Meurtre d’une aînée par un mineur : Couronne et défense s’entendent sur la peine maximale
L’adolescent de 14 ans lors des faits a plaidé coupable en avril d’une accusation de meurtre prémédité..
Le 29 mai 2025, à Pickering (Ontario, Canada), une femme âgée de 83 ans, Eleanor Doney, a été poignardée à mort alors qu’elle jardinaient devant sa résidence. L’agresseur est un adolescent de 14 ans dont l’identité est protégée par la loi, car il était mineur au moment des faits. La victime, retraitée et ancienne enseignante de maternelle, était aussi mère, grand-mère et arrière-grand-mère. L’attaque a été qualifiée de non provoquée et perpétrée au hasard, ce qui signifie qu’elle ne découlait d’aucun conflit ou motif personnel entre l’agresseur et la victime. L’adolescent a agi seul, sans complices, et a planifié son acte en apportant un couteau sur les lieux. Après le meurtre, il a été arrêté et incarcéré en détention préventive pendant 13 mois et demi avant son procès.
En avril 2025, le mineur a plaidé coupable à une accusation de meurtre prémédité, un crime grave qui consiste à avoir planifié et exécuté un meurtre de manière intentionnelle. Au Canada, les mineurs (personnes âgées de moins de 18 ans au moment des faits) sont jugés selon la Loi sur le système de justice pénale pour adolescents, une législation spécifique qui vise à réhabiliter plutôt qu’à punir sévèrement. La Couronne (le ministère public, représenté par la procureure Tammy D’Eri) et la défense (représentée par l’avocate Erin Dann) se sont entendues pour recommander une peine maximale de 10 ans de détention dans un centre de détention juvénile, une prison spécialisée pour les mineurs. Cependant, elles divergent sur le crédit à accorder pour le temps déjà passé en détention préventive. La Couronne refuse d’en octroyer, tandis que la défense en demande un d’un an.

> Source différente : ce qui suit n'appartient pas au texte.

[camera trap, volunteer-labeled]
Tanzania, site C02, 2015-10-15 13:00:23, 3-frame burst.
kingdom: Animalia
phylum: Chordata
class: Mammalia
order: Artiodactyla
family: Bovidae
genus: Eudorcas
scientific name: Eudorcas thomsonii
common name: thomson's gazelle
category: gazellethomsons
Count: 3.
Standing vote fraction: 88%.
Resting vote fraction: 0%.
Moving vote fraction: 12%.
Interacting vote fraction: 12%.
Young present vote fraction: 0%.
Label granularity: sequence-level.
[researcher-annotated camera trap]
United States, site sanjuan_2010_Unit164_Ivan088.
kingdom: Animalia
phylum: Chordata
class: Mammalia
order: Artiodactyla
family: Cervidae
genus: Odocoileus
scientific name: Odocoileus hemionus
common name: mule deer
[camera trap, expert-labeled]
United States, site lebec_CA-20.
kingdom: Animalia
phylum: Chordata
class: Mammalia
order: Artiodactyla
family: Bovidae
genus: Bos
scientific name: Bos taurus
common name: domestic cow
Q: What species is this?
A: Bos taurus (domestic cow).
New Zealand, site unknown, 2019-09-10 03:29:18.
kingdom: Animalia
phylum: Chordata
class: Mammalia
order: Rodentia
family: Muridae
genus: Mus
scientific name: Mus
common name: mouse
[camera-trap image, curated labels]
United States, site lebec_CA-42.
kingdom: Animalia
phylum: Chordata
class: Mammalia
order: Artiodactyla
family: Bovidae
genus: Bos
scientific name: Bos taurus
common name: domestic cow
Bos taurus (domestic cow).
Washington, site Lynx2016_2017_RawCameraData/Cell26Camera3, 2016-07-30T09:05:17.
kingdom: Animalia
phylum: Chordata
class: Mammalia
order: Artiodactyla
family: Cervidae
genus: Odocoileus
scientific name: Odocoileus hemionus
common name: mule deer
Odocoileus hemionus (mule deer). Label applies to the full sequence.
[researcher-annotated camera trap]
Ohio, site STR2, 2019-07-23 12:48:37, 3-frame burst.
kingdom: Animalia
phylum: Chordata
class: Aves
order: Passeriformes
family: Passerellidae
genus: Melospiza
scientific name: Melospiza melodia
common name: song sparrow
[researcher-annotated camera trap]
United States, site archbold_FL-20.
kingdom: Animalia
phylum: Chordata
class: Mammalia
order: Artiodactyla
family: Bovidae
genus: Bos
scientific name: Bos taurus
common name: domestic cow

La procureure Tammy D’Eri a expliqué que la peine de 10 ans était proportionnelle à la gravité du crime et respectait le degré de responsabilité du mineur. Elle a souligné plusieurs facteurs aggravants : l’absence de lien entre l’agresseur et la victime, la préméditation (le jeune avait apporté un couteau), l’attaque perpétrée dans un lieu où la victime aurait dû se sentir en sécurité (devant sa maison), et l’impact profond sur la famille Doney. Eleanor Doney était notamment l’épouse et le principal soignant de son mari, qui a dû être placé en centre de soins de longue durée après sa mort. La Couronne a également évoqué le risque de récidive, notant que l’adolescent manquait d’introspection (capacité à comprendre ses actes), avait des tendances violentes et une fascination pour les meurtriers en série. Il s’est aussi battu en détention, bien qu’il n’en soit pas l’instigateur.
L’avocate Erin Dann a présenté plusieurs facteurs atténuants pour réduire la peine. Elle a rappelé que son client, aujourd’hui âgé de 15 ans, souffre de troubles mentaux : autisme, troubles d’apprentissage, dépression avec composante psychotique (un trouble grave associant dépression et épisodes de perte de contact avec la réalité). Son âge mental (niveau de développement cognitif et émotionnel) serait inférieur à son âge chronologique, ce qui peut influencer sa compréhension des conséquences de ses actes. La défense a aussi souligné ses remords (il a exprimé des regrets en cour), son immaturité, et ses bonnes perspectives de réinsertion si un suivi psychologique est mis en place. Elle a demandé un crédit d’un an pour le temps déjà passé en détention, ramenant la peine à 5 ans au lieu de 6. Avec une peine de 5 ans, le mineur aurait 20 ans à sa sortie, évitant ainsi un transfert en prison pour adultes.
La juge Lisa Wannamaker, de la *Cour supérieure de l’Ontario*, doit rendre sa sentence le mercredi suivant l’audience. Les parties s’accordent sur une peine de détention dans un centre juvénile, mais le débat porte sur le *crédit* pour la détention préventive et l’équilibre entre *réhabilitation* (aider le mineur à se réinsérer) et *protection de la société*. Une peine pour adultes avait été envisagée initialement, mais la Couronne y a renoncé après avoir pris en compte la santé mentale du mineur, estimant qu’elle ne répondait pas aux exigences légales. Le Canada applique le principe selon lequel les mineurs doivent être jugés en tenant compte de leur âge et de leur développement, tout en garantissant la sécurité publique. La famille de la victime, représentée par des proches, n’a pas souhaité s’exprimer publiquement après l’audience.